[Questions about scenes in images]
------------------------

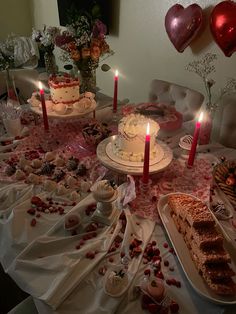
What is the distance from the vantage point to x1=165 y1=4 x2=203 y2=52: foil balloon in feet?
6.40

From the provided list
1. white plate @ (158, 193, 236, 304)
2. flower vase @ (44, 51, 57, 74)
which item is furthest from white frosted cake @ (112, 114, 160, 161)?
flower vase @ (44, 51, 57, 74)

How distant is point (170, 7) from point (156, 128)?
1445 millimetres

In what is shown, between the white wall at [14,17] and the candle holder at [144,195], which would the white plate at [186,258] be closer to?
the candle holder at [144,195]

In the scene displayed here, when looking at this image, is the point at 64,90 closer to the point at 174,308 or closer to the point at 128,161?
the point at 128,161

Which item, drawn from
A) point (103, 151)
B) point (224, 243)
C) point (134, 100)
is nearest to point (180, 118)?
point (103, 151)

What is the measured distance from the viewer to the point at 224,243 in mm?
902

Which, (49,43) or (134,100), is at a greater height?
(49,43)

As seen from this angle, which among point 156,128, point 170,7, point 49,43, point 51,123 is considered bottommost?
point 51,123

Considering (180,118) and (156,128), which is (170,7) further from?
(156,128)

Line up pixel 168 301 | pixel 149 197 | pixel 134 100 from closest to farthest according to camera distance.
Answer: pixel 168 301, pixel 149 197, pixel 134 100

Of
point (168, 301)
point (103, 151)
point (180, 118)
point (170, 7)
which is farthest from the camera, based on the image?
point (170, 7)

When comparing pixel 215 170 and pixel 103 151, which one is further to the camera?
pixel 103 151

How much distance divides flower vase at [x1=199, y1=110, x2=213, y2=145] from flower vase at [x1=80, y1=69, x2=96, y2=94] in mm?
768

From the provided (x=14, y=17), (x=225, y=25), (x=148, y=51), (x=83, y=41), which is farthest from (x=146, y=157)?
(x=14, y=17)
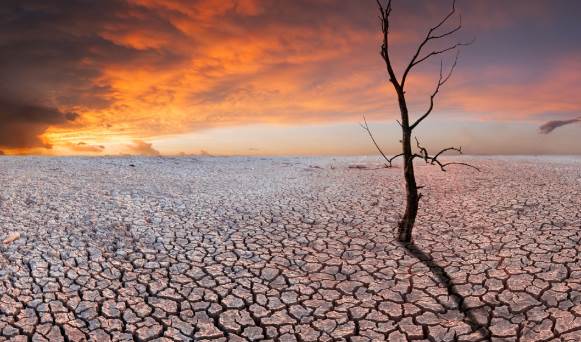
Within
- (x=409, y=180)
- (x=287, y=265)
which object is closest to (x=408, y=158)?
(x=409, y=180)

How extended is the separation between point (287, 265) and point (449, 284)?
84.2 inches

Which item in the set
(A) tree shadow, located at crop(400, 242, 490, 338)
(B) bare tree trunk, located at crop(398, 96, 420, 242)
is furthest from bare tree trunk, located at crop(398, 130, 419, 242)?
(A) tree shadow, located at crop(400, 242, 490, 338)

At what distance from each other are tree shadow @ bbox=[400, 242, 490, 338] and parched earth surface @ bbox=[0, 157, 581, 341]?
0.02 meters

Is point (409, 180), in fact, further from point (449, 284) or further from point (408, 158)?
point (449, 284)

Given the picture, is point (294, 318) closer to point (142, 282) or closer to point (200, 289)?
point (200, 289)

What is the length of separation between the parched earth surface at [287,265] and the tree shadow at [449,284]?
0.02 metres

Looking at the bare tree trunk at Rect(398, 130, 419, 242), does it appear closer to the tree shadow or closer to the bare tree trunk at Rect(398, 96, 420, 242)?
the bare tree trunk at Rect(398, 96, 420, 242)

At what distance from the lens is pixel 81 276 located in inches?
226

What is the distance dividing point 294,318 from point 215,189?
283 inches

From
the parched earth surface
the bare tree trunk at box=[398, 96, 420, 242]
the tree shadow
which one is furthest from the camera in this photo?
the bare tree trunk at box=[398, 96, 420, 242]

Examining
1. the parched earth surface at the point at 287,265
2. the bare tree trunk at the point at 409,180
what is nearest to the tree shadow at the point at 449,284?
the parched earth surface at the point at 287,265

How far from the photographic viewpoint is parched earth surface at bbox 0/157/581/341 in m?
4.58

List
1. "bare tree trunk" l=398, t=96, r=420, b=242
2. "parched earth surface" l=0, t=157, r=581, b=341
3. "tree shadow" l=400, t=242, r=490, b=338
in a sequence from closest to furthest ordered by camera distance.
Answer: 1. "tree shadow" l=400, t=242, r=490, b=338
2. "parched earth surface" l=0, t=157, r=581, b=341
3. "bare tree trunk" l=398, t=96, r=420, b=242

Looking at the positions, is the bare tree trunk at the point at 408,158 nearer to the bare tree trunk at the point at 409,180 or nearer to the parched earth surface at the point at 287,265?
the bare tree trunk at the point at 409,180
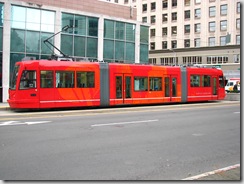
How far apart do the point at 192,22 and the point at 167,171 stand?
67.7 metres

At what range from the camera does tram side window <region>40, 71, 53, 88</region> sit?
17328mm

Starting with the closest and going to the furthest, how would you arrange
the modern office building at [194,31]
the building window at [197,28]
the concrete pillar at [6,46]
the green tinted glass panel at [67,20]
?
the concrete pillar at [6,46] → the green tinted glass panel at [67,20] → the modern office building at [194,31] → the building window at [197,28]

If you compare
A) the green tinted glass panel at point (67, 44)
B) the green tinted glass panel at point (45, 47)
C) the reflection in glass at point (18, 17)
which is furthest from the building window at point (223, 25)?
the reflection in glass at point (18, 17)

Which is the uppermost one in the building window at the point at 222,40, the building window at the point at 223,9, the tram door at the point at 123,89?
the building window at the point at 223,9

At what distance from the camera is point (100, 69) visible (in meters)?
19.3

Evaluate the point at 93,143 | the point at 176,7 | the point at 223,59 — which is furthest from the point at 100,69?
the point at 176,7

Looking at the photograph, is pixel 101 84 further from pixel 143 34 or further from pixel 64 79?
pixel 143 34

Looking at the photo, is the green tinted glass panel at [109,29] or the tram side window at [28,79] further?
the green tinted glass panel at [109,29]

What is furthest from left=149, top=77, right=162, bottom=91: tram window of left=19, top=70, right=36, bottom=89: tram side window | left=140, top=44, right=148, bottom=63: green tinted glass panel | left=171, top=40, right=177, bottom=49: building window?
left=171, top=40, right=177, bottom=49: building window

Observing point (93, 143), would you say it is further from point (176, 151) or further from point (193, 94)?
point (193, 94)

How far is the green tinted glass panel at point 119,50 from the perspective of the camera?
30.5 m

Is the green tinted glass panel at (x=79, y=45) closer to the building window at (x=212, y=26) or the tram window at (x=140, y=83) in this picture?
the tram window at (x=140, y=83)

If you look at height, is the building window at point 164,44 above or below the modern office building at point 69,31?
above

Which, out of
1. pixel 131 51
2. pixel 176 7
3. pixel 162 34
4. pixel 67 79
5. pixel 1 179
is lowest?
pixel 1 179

------------------------

Pull out each line above that contains the string "crop".

(A) tree shadow, located at crop(400, 242, 490, 338)
(B) bare tree trunk, located at crop(398, 96, 420, 242)
is furthest from bare tree trunk, located at crop(398, 130, 419, 242)?
(A) tree shadow, located at crop(400, 242, 490, 338)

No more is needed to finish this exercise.